My mother worked at a video store when I was still in the single digits and some of my fondest childhood memories are from the days I spent hanging out with her at work. I used to spend hours perusing the horror section, silently daring myself to turn the boxes over and look at the gory stills on the back. My mom did the ordering and I absolutely lived for the days she would bring home Manhattan phone book sized catalogs full of poster art. The one that has always lodged most firmly in my brain was It's Alive III: Island of the Alive , with the bassinet on a tropical beach and that twisted claw reaching out. It drives me crazy that I never managed to see that movie!

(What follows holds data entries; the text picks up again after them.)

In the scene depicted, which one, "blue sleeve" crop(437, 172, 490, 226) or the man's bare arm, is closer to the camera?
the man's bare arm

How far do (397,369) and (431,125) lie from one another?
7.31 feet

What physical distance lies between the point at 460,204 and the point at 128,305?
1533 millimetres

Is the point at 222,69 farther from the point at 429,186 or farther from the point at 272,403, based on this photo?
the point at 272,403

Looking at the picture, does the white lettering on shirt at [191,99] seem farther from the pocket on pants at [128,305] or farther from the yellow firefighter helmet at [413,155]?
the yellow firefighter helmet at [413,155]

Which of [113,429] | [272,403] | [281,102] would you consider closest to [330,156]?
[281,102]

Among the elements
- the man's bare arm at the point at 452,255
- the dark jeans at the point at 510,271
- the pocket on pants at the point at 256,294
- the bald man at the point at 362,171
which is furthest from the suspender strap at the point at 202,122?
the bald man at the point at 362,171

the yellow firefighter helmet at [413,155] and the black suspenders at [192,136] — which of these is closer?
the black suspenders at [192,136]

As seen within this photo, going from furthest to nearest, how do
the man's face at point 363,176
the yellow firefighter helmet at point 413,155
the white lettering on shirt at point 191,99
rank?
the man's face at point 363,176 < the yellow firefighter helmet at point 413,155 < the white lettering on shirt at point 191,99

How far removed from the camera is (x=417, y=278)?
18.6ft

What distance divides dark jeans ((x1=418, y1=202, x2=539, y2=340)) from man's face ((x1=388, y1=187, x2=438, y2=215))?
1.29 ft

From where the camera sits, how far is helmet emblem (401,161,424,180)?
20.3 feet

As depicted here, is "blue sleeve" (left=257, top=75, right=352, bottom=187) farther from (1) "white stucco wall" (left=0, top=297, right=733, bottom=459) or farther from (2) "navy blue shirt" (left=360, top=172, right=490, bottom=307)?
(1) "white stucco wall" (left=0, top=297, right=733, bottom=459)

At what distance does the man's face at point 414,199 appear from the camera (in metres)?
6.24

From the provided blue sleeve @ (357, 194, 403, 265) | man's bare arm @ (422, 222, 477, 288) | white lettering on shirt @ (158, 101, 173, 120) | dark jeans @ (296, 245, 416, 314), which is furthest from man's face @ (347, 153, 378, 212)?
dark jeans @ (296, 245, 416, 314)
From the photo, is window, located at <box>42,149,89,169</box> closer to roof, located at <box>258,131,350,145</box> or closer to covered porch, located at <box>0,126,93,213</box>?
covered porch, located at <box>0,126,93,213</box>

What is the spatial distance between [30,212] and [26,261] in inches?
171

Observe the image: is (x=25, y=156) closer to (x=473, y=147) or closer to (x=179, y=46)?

The movie snobs of the world look down on us horror junkies. They dismiss horror films, especially the slashers, as cheap, derivative and brainless. And many of them are. But what most people don't realize is that there are memories attached to these films for a lot of us. My mother loves telling me the story of how she way staying up with my grandfather when he was dying of lung cancer and he woke from his heavily medicated state to catch her watching John Carpenter's version of The Thing. He cussed her out in French (my grandparents were Canadian) for watching something so disgusting, but wound up staying awake to finish it with her. So, yeah, many – if not most – horror movies are gross and dumb, especially the recent ones. But every once in a while you come across a good one, one that makes you leave a light on when you go to bed and run back from the bathroom like when you were a kid. Sometimes it's not even the whole movie, just one scene or a particular image.
Thanks for this traumafession Writergirrrrl! Having worked at a video store, I really miss those distributer catalogs! Thanks for reminding me how excited they use to make me. And I love the story about your grandpa and THE THING and I totally agree about how essentially linked movies are to our memories. I feel the same way.